→ Exercise instructions
Turn every line in the records below into a JSON list of strings, one string per line, skipping blank lines. Leave out the pictures and keep only the text.

(Input records Opens)

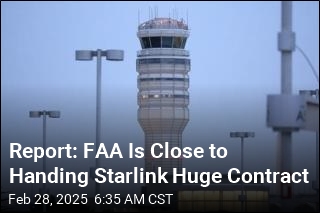 Report: FAA Is Close to Handing Starlink Huge Contract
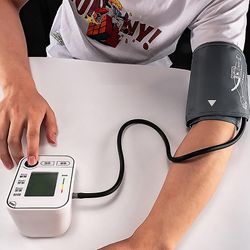 1stk Professionel bærbar 22-32 cm armmanchet Digital Sphygmomanometer manchet Blå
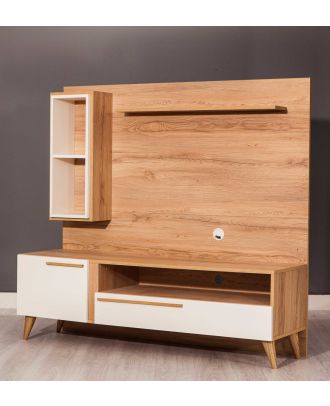 وحدة تلفزيون مع مكتبه، بني - 160سم - ra013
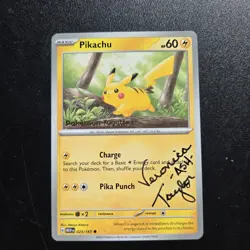 Pokemon Card Pikachu 025/165 Pokemon Together 151 Stamped Promo Veronica Taylor - Image 1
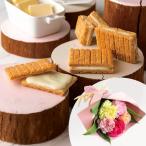 期間限定価格 母の日 花束セット「シュガーバターの木　シュガーバターサンドの木」 ブーケ 生花 花束 花鉢 2026 花 宅配 送料無料 お菓子 花とスイーツ 7個入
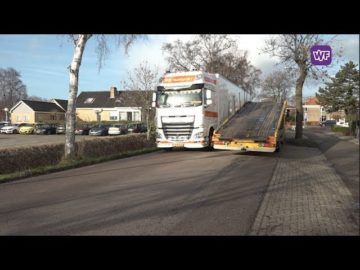 Buurtbewoners pikken de overlast van vrachtwagens niet langer en eisen actie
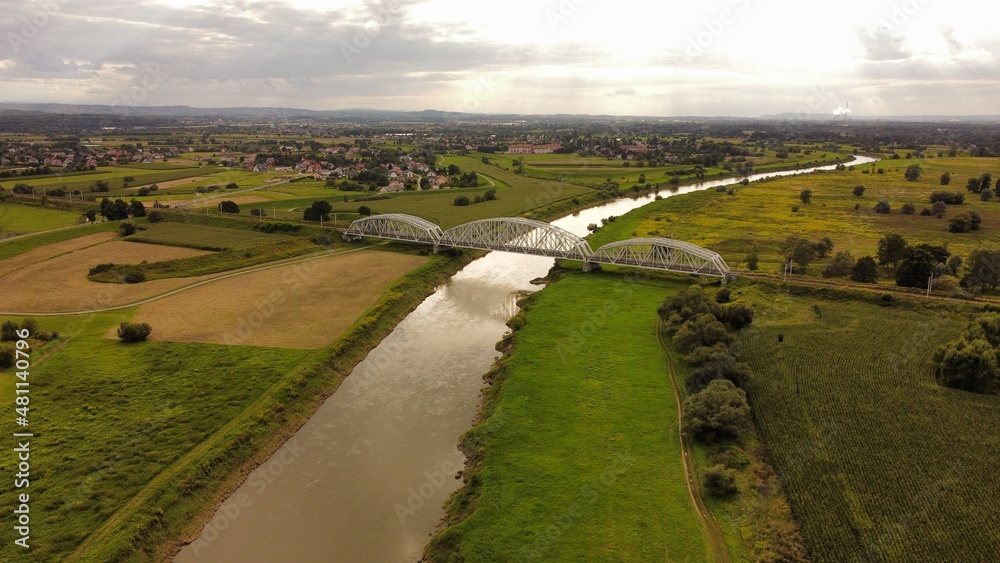 beautiful bridge over the Vistula river beautiful bridge over the Vistula river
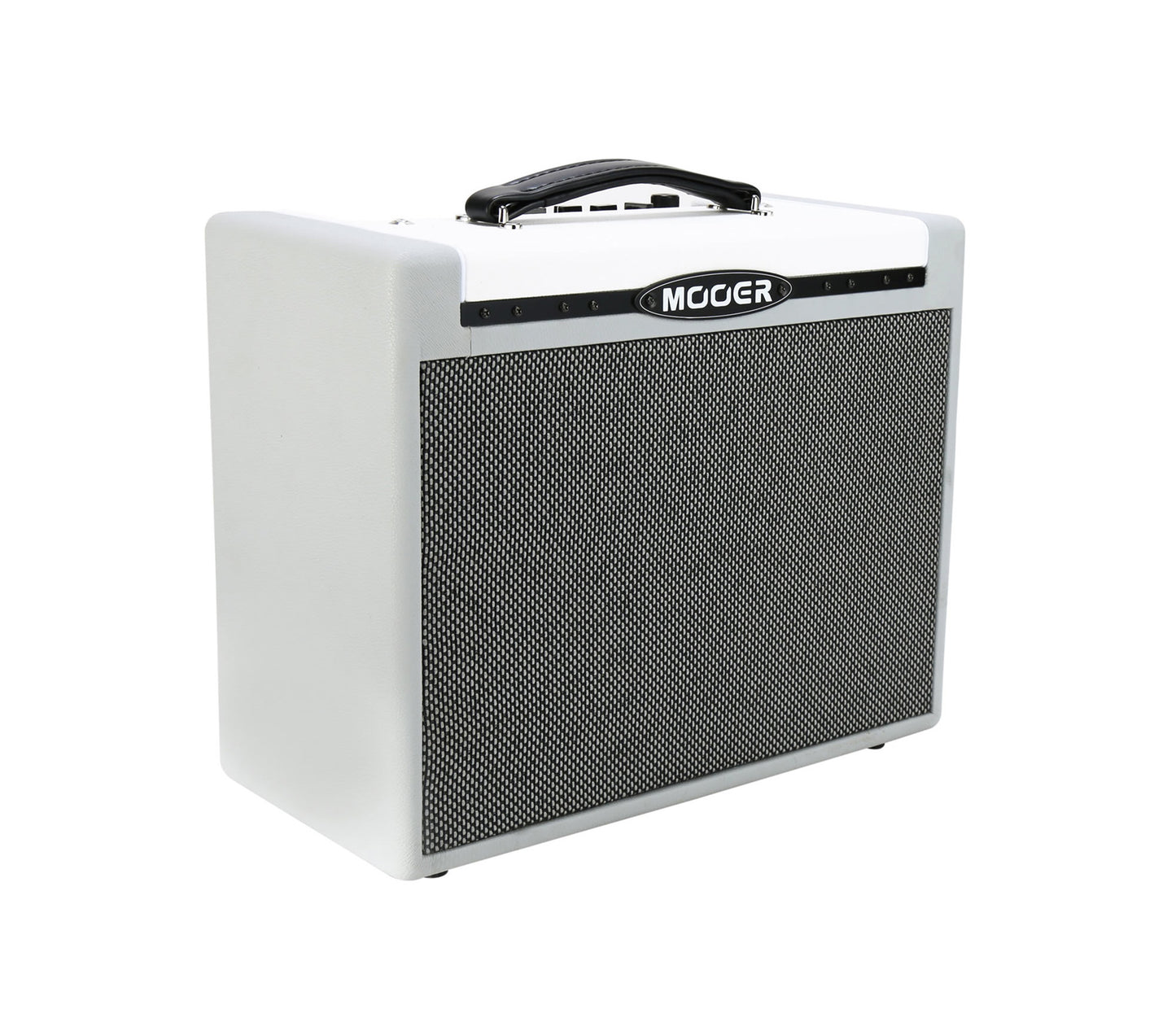 Ampli SD30, 30W, HP 8", 25 modélisations d'amplis, ampli de puissance Class A/B, 28 pédales d'effet intégrées, blanc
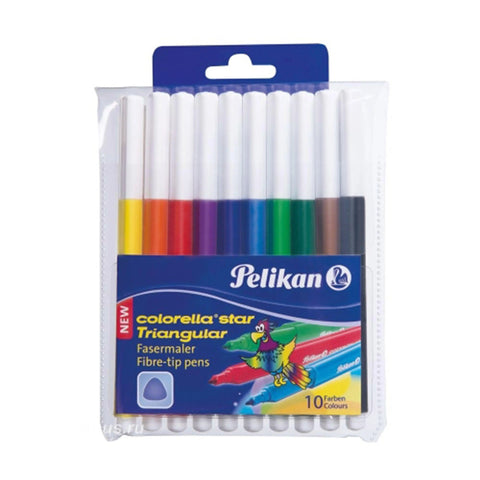 Pelikan Fiber-Tip Pens Colours Star C303/10 Triangular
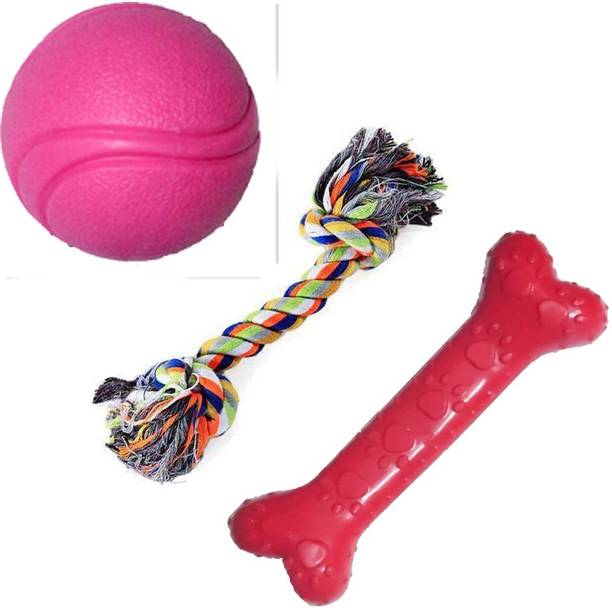 Jainsons Pet Products Rope Toys Puppy, Ball and Cotton ...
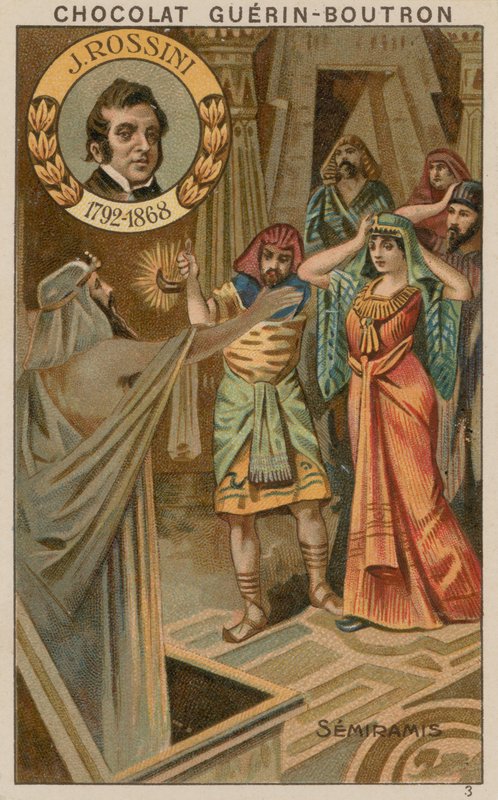J Rossini, Semiramis alkotó: French School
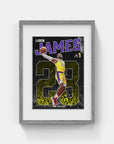 Plakat - Lebron James i flyvende fart - admen.dk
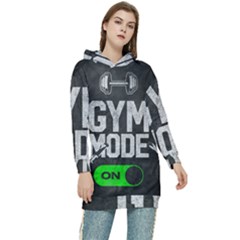 Gym Mode Women s Long Oversized Pullover Hoodie by Store67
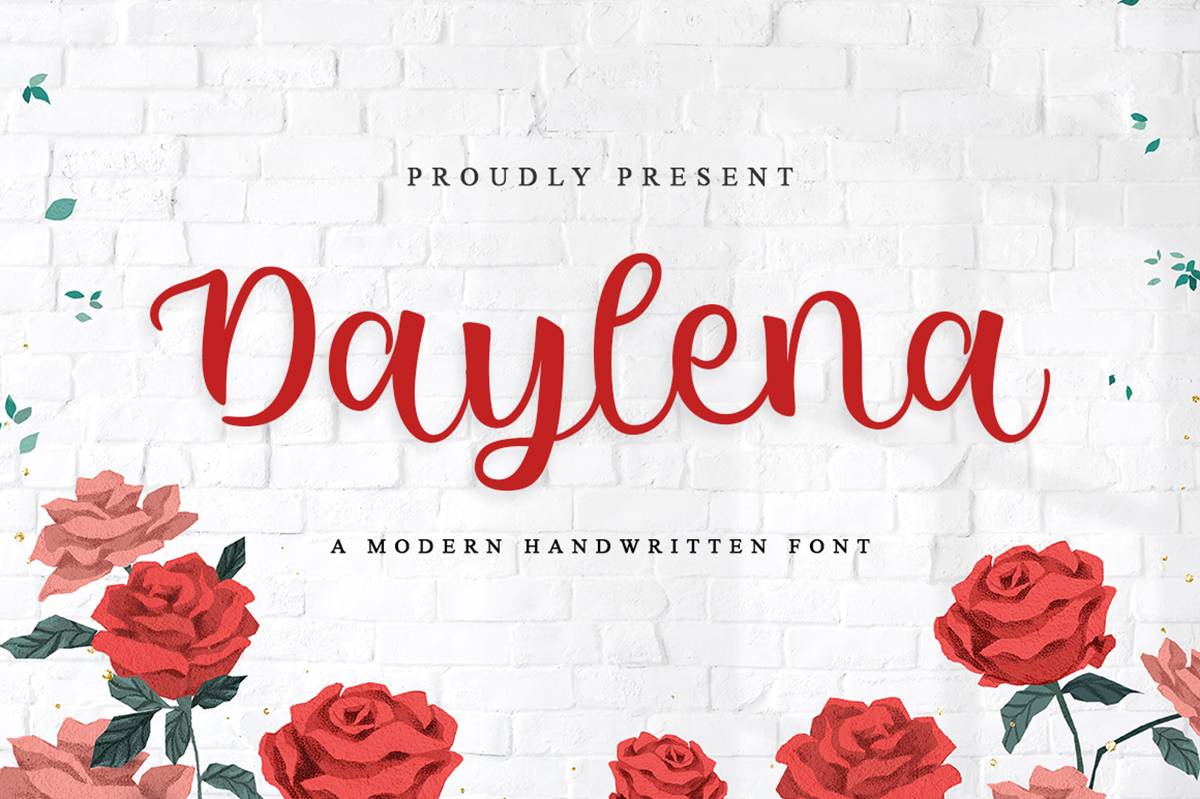 Daylena Font sample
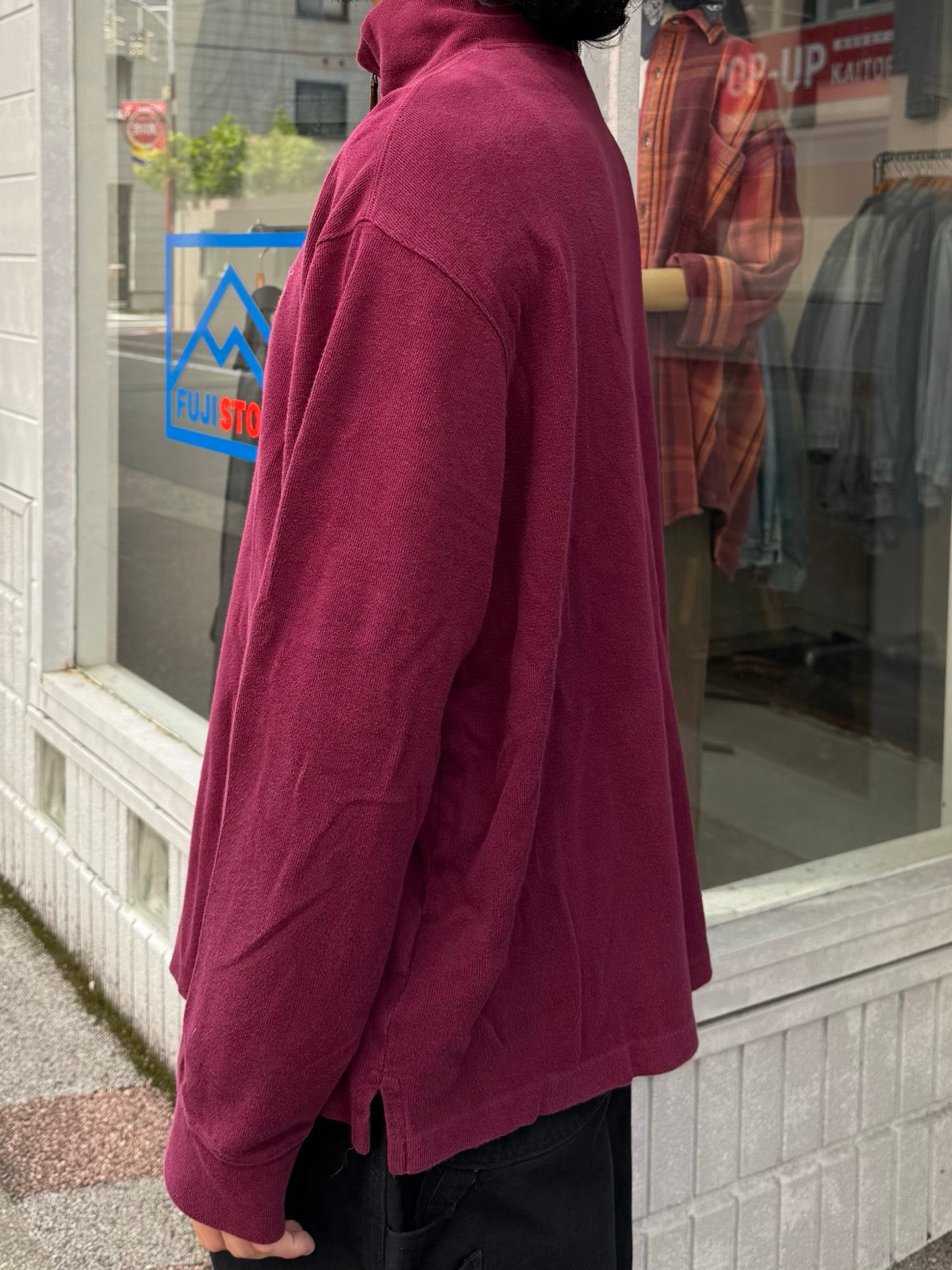 00's RALPH LAUREN ハーフジップニット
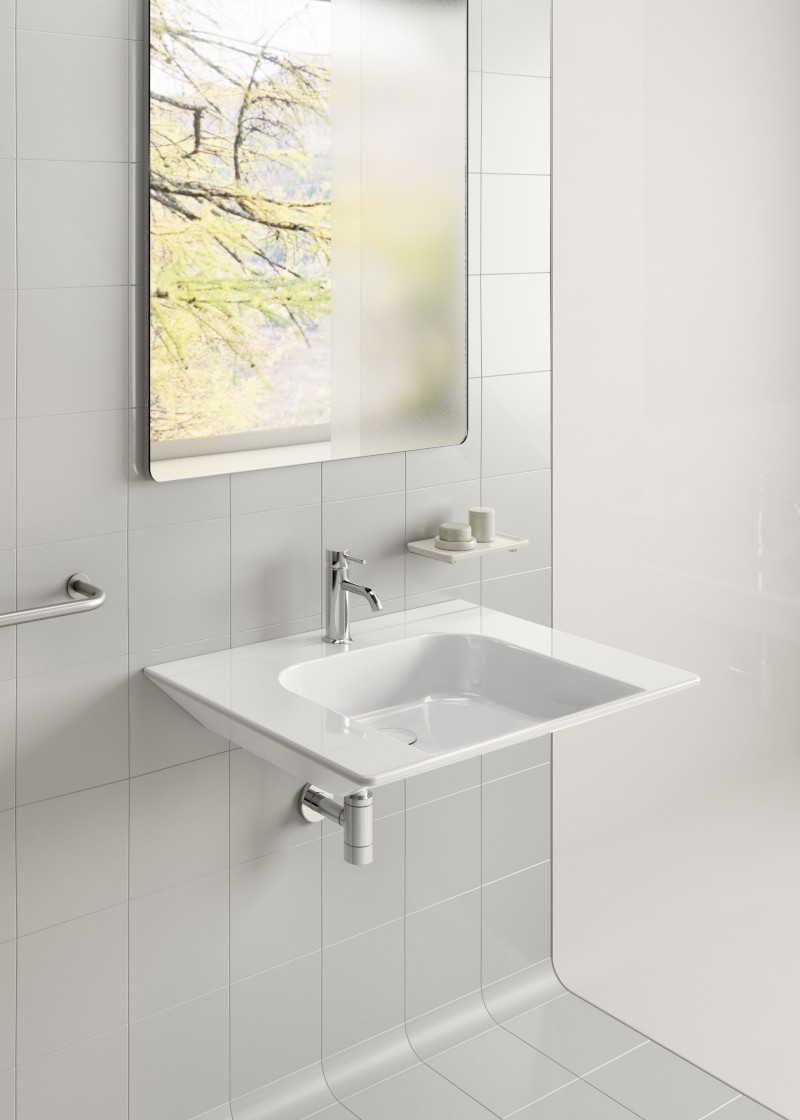 COMMUNITY keramické umyvadlo 70x55cm, bez přepadu, bílá ExtraGlaze 7632111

(Input records Closes)

→ Written solution
[
  " Report: FAA Is Close to Handing Starlink Huge Contract",
  " 1stk Professionel bærbar 22-32 cm armmanchet Digital Sphygmomanometer manchet Blå",
  " وحدة تلفزيون مع مكتبه، بني - 160سم - ra013",
  " Pokemon Card Pikachu 025/165 Pokemon Together 151 Stamped Promo Veronica Taylor - Image 1",
  " 期間限定価格 母の日 花束セット「シュガーバターの木　シュガーバターサンドの木」 ブーケ 生花 花束 花鉢 2026 花 宅配 送料無料 お菓子 花とスイーツ 7個入",
  " Buurtbewoners pikken de overlast van vrachtwagens niet langer en eisen actie",
  " beautiful bridge over the Vistula river beautiful bridge over the Vistula river",
  " Ampli SD30, 30W, HP 8\", 25 modélisations d'amplis, ampli de puissance Class A/B, 28 pédales d'effet intégrées, blanc",
  " Pelikan Fiber-Tip Pens Colours Star C303/10 Triangular",
  " Jainsons Pet Products Rope Toys Puppy, Ball and Cotton ...",
  "J Rossini, Semiramis alkotó: French School",
  " Plakat - Lebron James i flyvende fart - admen.dk",
  " Gym Mode Women s Long Oversized Pullover Hoodie by Store67",
  " Daylena Font sample",
  " 00's RALPH LAUREN ハーフジップニット",
  " COMMUNITY keramické umyvadlo 70x55cm, bez přepadu, bílá ExtraGlaze 7632111"
]